Zusätzlich läuft aktuell eine groß angelegte Potenzialanalyse für die Wasserkraft. Alle höherrangigen Fließgewässer in Österreich werden auf neue technische Standorte für Flusskraftwerke untersucht, um die Stromversorgung im Winter abzusichern.

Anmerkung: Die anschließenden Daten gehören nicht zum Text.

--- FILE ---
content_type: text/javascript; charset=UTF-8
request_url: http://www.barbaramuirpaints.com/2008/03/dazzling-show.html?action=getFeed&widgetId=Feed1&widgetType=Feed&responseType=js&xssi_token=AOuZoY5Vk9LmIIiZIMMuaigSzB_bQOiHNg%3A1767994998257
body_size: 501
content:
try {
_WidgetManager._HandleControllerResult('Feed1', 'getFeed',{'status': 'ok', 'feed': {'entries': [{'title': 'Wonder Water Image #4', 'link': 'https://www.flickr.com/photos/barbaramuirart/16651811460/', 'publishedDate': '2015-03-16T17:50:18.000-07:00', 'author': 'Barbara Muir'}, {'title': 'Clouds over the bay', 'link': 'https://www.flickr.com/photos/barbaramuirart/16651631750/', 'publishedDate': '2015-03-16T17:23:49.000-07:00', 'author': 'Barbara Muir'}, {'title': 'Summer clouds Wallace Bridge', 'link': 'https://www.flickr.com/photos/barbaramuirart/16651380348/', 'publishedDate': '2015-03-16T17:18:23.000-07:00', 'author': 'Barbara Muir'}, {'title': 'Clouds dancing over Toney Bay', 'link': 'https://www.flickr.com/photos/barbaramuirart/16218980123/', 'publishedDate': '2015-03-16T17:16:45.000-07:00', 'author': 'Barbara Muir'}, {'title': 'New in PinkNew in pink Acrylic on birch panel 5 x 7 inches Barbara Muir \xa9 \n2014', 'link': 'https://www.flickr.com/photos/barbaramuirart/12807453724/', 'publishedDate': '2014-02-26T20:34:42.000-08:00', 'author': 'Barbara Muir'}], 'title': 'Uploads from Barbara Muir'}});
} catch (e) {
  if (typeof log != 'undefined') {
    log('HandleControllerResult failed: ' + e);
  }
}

Dies sei dringend nötig: Von November 2024 bis März 2025 war Österreich in fünf aufeinanderfolgenden Monaten Nettoimportland und musste rund 3,9 Terawattstunden Strom importieren.

Flankiert werden diese Maßnahmen durch das neue Elektrizitätswirtschaftsgesetz (ElWG), das bis Jahresende durch neue Verordnungen der E-Control dynamische und flexiblere Netztarife ermöglichen soll. Das Ziel all dieser Reformbündel: Die Energiewende soll nicht mehr nur ausgebaut, sondern endlich intelligent gesteuert werden.